WORK TASK 1 =
Answer these from the text on variables, each in a few words:
(a) Which two earlier pull requests does this one replace?
(b) Which class accepts user-defined get and set functions?
(c) Starting with this pull request, from which module are the new classes imported?
WORK TASK 2 =
Using the text on variables, say yes or no to each statement. Back each answer by quoting the words that decide it.
(a) An ElementVariable also acts on a deep copy of its original object.
(b) The set and get methods of a RefptsVariable need a ring argument.
(c) The plan is to keep both the old and the new Variable classes side by side.
WORK TASK 3 =
Pick up the text on variables after its final line and write the next part.

SOURCE TEXT =
* * * * * * *

Variables

[lfarv]

This replaces #603 and #696. Upon request, #696 was split in 4 parts, here is the first one.

We introduce standard ways of parametrising a lattice and varying any quantity.

Variables

Variables are references to any scalar quantity. AT includes two predefined
variable classes referring to scalar attributes of lattice elements:

• an ElementVariable is associated to an element object, and acts on all occurences of this object. But it will not affect any copy, neither shallow nor deep, of the original object,
• a RefptsVariable is not associated to an element object, but to an element location in a Lattice. It acts on any copy of the initial lattice. A ring argument must be provided to the set and get methods to identify the lattice.

Variable referring to other quantities may be created by:

• Deriving the Variable base class. Usually this consist in overloading the abstract methods _setfun and _getfun,
• Using the CustomVariable class, accepting user-defined get and set functions.

The documentation for this branch is available here.

[lfarv]

The new classes introduce name conflicts with existing Variable, ElementVariable classes. Keeping two slightly different objects is not desirable, so the idea is to smoothly replace the old classes with the new ones. The proposed strategy is:

1. Starting with this PR, the access to the new classes and functions is:

   from at.future import ElementVariable, ...

* * * * * * *

DATA EXTRACTS =
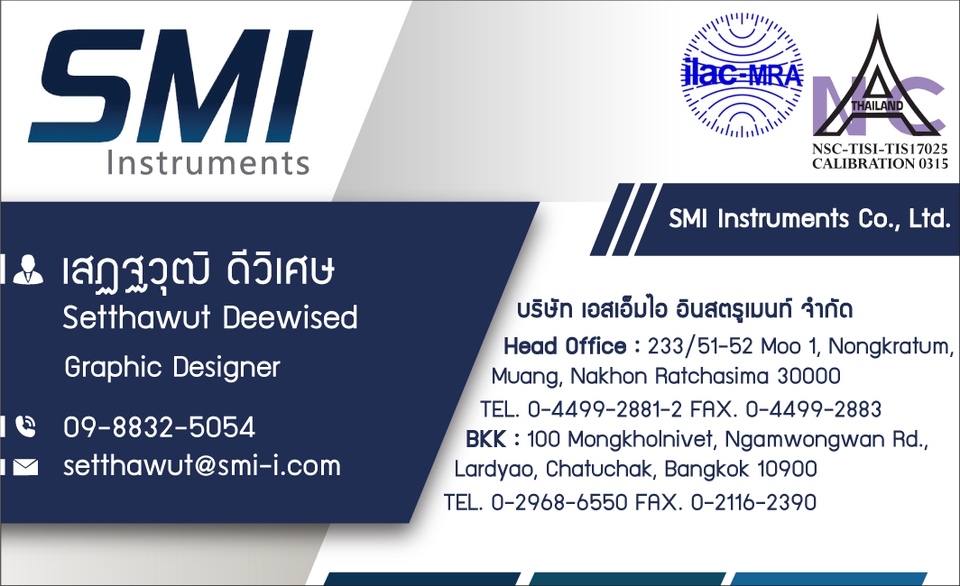 SMI
Instruments

ilac-MRA

NAC
THAILAND
NSC-TISI-TIS17025
CALIBRATION 0315

SMI Instruments Co., Ltd.

เสฏฐวุฒิ ดีวิเศษ
Setthawut Deewised

Graphic Designer

09-8832-5054

setthawut@smi-i.com

บริษัท เอสเอ็มไอ อินสตรูเมนท์ จำกัด

Head Office : 233/51-52 Moo 1, Nongkratum, Muang, Nakhon Ratchasima 30000
TEL. 0-4499-2881-2 FAX. 0-4499-2883

BKK : 100 Mongkholnivet, Ngamwongwan Rd., Lardyao, Chatuchak, Bangkok 10900
TEL. 0-2968-6550 FAX. 0-2116-2390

* * * * * * *

RESPONSE AREA 1 =
(a) #603 and #696
(b) CustomVariable
(c) at.future

RESPONSE AREA 2 =
(a) No: "But it will not affect any copy, neither shallow nor deep, of the original object"
(b) Yes: "A ring argument must be provided to the set and get methods to identify the lattice."
(c) No: "Keeping two slightly different objects is not desirable, so the idea is to smoothly replace the old classes with the new ones."

RESPONSE AREA 3 =
   Nothing changes for the old classes, still available with:

   from at import ElementVariable, ...

   or imply using at.ElementVariable(...).

2. At some point (version 1.0?), we will switch the default to the new scheme, and the old one will need something like:

   from at.deprecated import ElementVariable, ...

[lfarv]

Still trying to answer @simoneliuzzo's questions, concerning parameters:

I think that this is the natural user expectation

p5 = Param(-0.3, name='QD strength')
qd1.PolynomB[1] = p5

This is a major point. I couldn't find any solution such that a numpy array could turn itself into a ParamArray. But since I agree with Simone's that it is really frustrating, I am considering another solution: each array attribute of an Element would be initially set as a ParamArray at element creation. The performance penalty should be very small, I'll prepare this modification.

[lfarv]

Directly assigning a parameter to an array item is now allowed:

p5 = Param(-0.3, name='QD strength')
qd1.PolynomB[1] = p5

[lfarv]

Documentation largely improved, please check again…

[T-Nicholls]

The performance penalty should be very small, I'll prepare this modification.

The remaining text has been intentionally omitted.